So faith comes from hearing Christ preached (Romans 10:17) – and not from intense experiences and the like. Therefore it “is the nature of faith that it feels nothing at all, but merely follows the words which it hears, and clings to them” (SML 3:194).

 

Taking the Word to Heart

But what if we cave into our feelings of doubt, despair and fear? What then? What if we follow that old mantra from the Summer of Love in 1967 – the year I graduated from high school – and agree, “If it feels good, do it”? How can we buck that strong urge?

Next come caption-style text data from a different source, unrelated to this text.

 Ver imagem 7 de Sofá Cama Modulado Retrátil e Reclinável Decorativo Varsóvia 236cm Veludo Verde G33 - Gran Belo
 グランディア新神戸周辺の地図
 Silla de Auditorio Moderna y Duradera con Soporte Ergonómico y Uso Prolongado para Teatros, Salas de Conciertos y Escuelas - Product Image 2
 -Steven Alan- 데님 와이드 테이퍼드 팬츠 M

       Well, try taking 1 Peter 2:24 to heart – that “Christ bore our sins in his body on the cross, so that, free from sins, we might live for righteousness.” Try that out. Listen to those words and forget the rest, that you might live righteously. Think of him suffering for you, that you might go free. And if you do, you’ll end up taking an end run around the law which calls you, on this Good Shepherd Sunday, to take the word of the Lord seriously – by laboring under the glorious burden of trying to see through your own ears! But do not despair. Let Christ carry you – through your faith in him. And only then will you be able to start seeing through your ears. Only then will you forsake all others and cling only to his word.

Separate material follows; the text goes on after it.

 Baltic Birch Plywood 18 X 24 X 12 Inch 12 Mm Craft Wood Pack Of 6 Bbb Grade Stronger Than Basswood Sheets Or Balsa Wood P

       And then, in that faith, come to the Altar and bow down before the Lord who died to save you. Eat and drink of the bread and wine of the sacrament of the Lord’s Supper, that you might receive Christ truly present to you – so that you might grow in grace and love. For as we teach, this sacrament “was instituted to move the heart to believe,” to aid and abet the Word which was given “to arouse this faith” (BC, p. 262)!

 

Be Like St. Stephen

And when you leave today, know that you have been equipped to do good works in Christ’s name (Colossians 3:17). And what shall we do? Let us follow St. Stephen in Acts 7:59-60 and ask God to have mercy on our enemies. Note that St. Stephen asks for this only after he has condemned them – including Paul! (Acts 7:51-53, 8:1). Luther’s sermon on this prayer captures its splendor:

 

It is the opinion of St. Augustine that Paul was saved by this prayer. And it is not unreasonable to believe that.... Note how great an enemy and at the same time how great a friend true love can be; how severe its censures and how sweet its aid. It is like a nut with a hard shell and a sweet kernel (SML 6:208).

 

Wow! – that’s some love. May we all love in just this way. Amen!